> _Your instructions_: Below is a listing; reproduce each line of it exactly.

*** Opening Provided data ***

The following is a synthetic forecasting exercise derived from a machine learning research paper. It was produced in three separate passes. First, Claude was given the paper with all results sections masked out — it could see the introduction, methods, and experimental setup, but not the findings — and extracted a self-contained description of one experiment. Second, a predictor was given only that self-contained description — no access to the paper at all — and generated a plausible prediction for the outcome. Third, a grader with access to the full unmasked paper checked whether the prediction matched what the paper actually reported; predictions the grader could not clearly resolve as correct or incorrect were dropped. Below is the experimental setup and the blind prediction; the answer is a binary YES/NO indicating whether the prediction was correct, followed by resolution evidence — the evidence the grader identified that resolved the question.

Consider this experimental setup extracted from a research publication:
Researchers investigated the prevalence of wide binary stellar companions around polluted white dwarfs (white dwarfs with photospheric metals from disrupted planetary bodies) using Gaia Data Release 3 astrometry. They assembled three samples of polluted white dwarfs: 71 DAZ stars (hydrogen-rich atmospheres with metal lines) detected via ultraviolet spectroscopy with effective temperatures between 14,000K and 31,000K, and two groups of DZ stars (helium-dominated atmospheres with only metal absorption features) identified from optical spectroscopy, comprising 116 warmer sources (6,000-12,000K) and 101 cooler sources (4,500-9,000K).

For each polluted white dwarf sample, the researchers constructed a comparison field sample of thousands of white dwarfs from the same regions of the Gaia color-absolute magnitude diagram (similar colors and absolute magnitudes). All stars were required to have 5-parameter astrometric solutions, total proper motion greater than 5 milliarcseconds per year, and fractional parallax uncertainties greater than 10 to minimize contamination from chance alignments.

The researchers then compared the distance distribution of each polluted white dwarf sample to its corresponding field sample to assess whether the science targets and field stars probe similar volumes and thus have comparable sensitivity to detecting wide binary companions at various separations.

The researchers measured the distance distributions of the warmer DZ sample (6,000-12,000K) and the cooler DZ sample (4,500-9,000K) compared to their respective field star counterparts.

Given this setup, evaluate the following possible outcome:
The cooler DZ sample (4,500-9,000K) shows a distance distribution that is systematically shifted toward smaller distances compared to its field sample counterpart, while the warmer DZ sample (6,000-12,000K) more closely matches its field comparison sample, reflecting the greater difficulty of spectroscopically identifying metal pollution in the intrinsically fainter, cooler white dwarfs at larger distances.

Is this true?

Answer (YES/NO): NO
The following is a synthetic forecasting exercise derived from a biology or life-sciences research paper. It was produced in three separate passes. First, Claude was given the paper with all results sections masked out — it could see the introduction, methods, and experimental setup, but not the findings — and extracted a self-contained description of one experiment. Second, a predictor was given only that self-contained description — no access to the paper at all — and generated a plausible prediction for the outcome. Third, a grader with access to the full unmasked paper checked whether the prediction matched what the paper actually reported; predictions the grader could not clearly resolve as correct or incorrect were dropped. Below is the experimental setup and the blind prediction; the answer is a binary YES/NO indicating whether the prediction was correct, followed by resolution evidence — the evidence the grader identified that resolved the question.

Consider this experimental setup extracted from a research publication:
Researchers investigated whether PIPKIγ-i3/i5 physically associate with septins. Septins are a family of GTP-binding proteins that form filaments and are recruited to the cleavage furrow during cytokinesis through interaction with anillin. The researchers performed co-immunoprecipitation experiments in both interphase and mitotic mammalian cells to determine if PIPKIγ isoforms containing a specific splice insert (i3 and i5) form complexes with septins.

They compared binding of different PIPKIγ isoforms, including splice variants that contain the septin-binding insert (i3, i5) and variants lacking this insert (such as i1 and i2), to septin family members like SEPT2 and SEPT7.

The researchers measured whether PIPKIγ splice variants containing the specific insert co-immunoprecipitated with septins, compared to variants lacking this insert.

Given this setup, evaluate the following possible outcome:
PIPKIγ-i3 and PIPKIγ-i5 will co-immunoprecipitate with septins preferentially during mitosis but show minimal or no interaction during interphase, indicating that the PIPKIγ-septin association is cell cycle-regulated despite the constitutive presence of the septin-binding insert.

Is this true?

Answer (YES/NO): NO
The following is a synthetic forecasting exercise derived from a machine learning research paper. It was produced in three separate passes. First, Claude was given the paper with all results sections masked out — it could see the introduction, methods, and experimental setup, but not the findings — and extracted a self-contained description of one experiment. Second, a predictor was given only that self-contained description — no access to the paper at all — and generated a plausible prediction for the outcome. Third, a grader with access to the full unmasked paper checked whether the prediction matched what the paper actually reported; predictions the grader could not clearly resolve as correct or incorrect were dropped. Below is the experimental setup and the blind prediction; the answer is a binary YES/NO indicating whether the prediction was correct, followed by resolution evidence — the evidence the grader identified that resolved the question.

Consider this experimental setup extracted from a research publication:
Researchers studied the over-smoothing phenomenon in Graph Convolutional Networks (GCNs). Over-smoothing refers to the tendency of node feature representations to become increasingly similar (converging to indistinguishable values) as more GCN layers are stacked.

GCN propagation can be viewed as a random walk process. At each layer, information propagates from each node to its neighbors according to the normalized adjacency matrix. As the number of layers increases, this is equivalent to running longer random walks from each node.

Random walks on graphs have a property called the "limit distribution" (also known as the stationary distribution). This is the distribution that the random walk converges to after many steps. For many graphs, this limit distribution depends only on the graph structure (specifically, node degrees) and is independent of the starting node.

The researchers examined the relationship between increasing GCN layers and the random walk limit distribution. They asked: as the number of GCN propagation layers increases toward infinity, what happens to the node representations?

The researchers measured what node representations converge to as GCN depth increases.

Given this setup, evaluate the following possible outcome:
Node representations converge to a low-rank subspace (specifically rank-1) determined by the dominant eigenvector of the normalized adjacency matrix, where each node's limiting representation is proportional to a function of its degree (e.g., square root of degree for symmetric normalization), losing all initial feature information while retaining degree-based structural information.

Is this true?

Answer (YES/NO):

*** Closing Provided data ***

> _Result_:
The following is a synthetic forecasting exercise derived from a machine learning research paper. It was produced in three separate passes. First, Claude was given the paper with all results sections masked out — it could see the introduction, methods, and experimental setup, but not the findings — and extracted a self-contained description of one experiment. Second, a predictor was given only that self-contained description — no access to the paper at all — and generated a plausible prediction for the outcome. Third, a grader with access to the full unmasked paper checked whether the prediction matched what the paper actually reported; predictions the grader could not clearly resolve as correct or incorrect were dropped. Below is the experimental setup and the blind prediction; the answer is a binary YES/NO indicating whether the prediction was correct, followed by resolution evidence — the evidence the grader identified that resolved the question.

Consider this experimental setup extracted from a research publication:
Researchers investigated the prevalence of wide binary stellar companions around polluted white dwarfs (white dwarfs with photospheric metals from disrupted planetary bodies) using Gaia Data Release 3 astrometry. They assembled three samples of polluted white dwarfs: 71 DAZ stars (hydrogen-rich atmospheres with metal lines) detected via ultraviolet spectroscopy with effective temperatures between 14,000K and 31,000K, and two groups of DZ stars (helium-dominated atmospheres with only metal absorption features) identified from optical spectroscopy, comprising 116 warmer sources (6,000-12,000K) and 101 cooler sources (4,500-9,000K).

For each polluted white dwarf sample, the researchers constructed a comparison field sample of thousands of white dwarfs from the same regions of the Gaia color-absolute magnitude diagram (similar colors and absolute magnitudes). All stars were required to have 5-parameter astrometric solutions, total proper motion greater than 5 milliarcseconds per year, and fractional parallax uncertainties greater than 10 to minimize contamination from chance alignments.

The researchers then compared the distance distribution of each polluted white dwarf sample to its corresponding field sample to assess whether the science targets and field stars probe similar volumes and thus have comparable sensitivity to detecting wide binary companions at various separations.

The researchers measured the distance distributions of the warmer DZ sample (6,000-12,000K) and the cooler DZ sample (4,500-9,000K) compared to their respective field star counterparts.

Given this setup, evaluate the following possible outcome:
The cooler DZ sample (4,500-9,000K) shows a distance distribution that is systematically shifted toward smaller distances compared to its field sample counterpart, while the warmer DZ sample (6,000-12,000K) more closely matches its field comparison sample, reflecting the greater difficulty of spectroscopically identifying metal pollution in the intrinsically fainter, cooler white dwarfs at larger distances.

Is this true?

Answer (YES/NO): NO
The following is a synthetic forecasting exercise derived from a biology or life-sciences research paper. It was produced in three separate passes. First, Claude was given the paper with all results sections masked out — it could see the introduction, methods, and experimental setup, but not the findings — and extracted a self-contained description of one experiment. Second, a predictor was given only that self-contained description — no access to the paper at all — and generated a plausible prediction for the outcome. Third, a grader with access to the full unmasked paper checked whether the prediction matched what the paper actually reported; predictions the grader could not clearly resolve as correct or incorrect were dropped. Below is the experimental setup and the blind prediction; the answer is a binary YES/NO indicating whether the prediction was correct, followed by resolution evidence — the evidence the grader identified that resolved the question.

Consider this experimental setup extracted from a research publication:
Researchers investigated whether PIPKIγ-i3/i5 physically associate with septins. Septins are a family of GTP-binding proteins that form filaments and are recruited to the cleavage furrow during cytokinesis through interaction with anillin. The researchers performed co-immunoprecipitation experiments in both interphase and mitotic mammalian cells to determine if PIPKIγ isoforms containing a specific splice insert (i3 and i5) form complexes with septins.

They compared binding of different PIPKIγ isoforms, including splice variants that contain the septin-binding insert (i3, i5) and variants lacking this insert (such as i1 and i2), to septin family members like SEPT2 and SEPT7.

The researchers measured whether PIPKIγ splice variants containing the specific insert co-immunoprecipitated with septins, compared to variants lacking this insert.

Given this setup, evaluate the following possible outcome:
PIPKIγ-i3 and PIPKIγ-i5 will co-immunoprecipitate with septins preferentially during mitosis but show minimal or no interaction during interphase, indicating that the PIPKIγ-septin association is cell cycle-regulated despite the constitutive presence of the septin-binding insert.

Is this true?

Answer (YES/NO): NO
The following is a synthetic forecasting exercise derived from a machine learning research paper. It was produced in three separate passes. First, Claude was given the paper with all results sections masked out — it could see the introduction, methods, and experimental setup, but not the findings — and extracted a self-contained description of one experiment. Second, a predictor was given only that self-contained description — no access to the paper at all — and generated a plausible prediction for the outcome. Third, a grader with access to the full unmasked paper checked whether the prediction matched what the paper actually reported; predictions the grader could not clearly resolve as correct or incorrect were dropped. Below is the experimental setup and the blind prediction; the answer is a binary YES/NO indicating whether the prediction was correct, followed by resolution evidence — the evidence the grader identified that resolved the question.

Consider this experimental setup extracted from a research publication:
Researchers studied the over-smoothing phenomenon in Graph Convolutional Networks (GCNs). Over-smoothing refers to the tendency of node feature representations to become increasingly similar (converging to indistinguishable values) as more GCN layers are stacked.

GCN propagation can be viewed as a random walk process. At each layer, information propagates from each node to its neighbors according to the normalized adjacency matrix. As the number of layers increases, this is equivalent to running longer random walks from each node.

Random walks on graphs have a property called the "limit distribution" (also known as the stationary distribution). This is the distribution that the random walk converges to after many steps. For many graphs, this limit distribution depends only on the graph structure (specifically, node degrees) and is independent of the starting node.

The researchers examined the relationship between increasing GCN layers and the random walk limit distribution. They asked: as the number of GCN propagation layers increases toward infinity, what happens to the node representations?

The researchers measured what node representations converge to as GCN depth increases.

Given this setup, evaluate the following possible outcome:
Node representations converge to a low-rank subspace (specifically rank-1) determined by the dominant eigenvector of the normalized adjacency matrix, where each node's limiting representation is proportional to a function of its degree (e.g., square root of degree for symmetric normalization), losing all initial feature information while retaining degree-based structural information.

Is this true?

Answer (YES/NO):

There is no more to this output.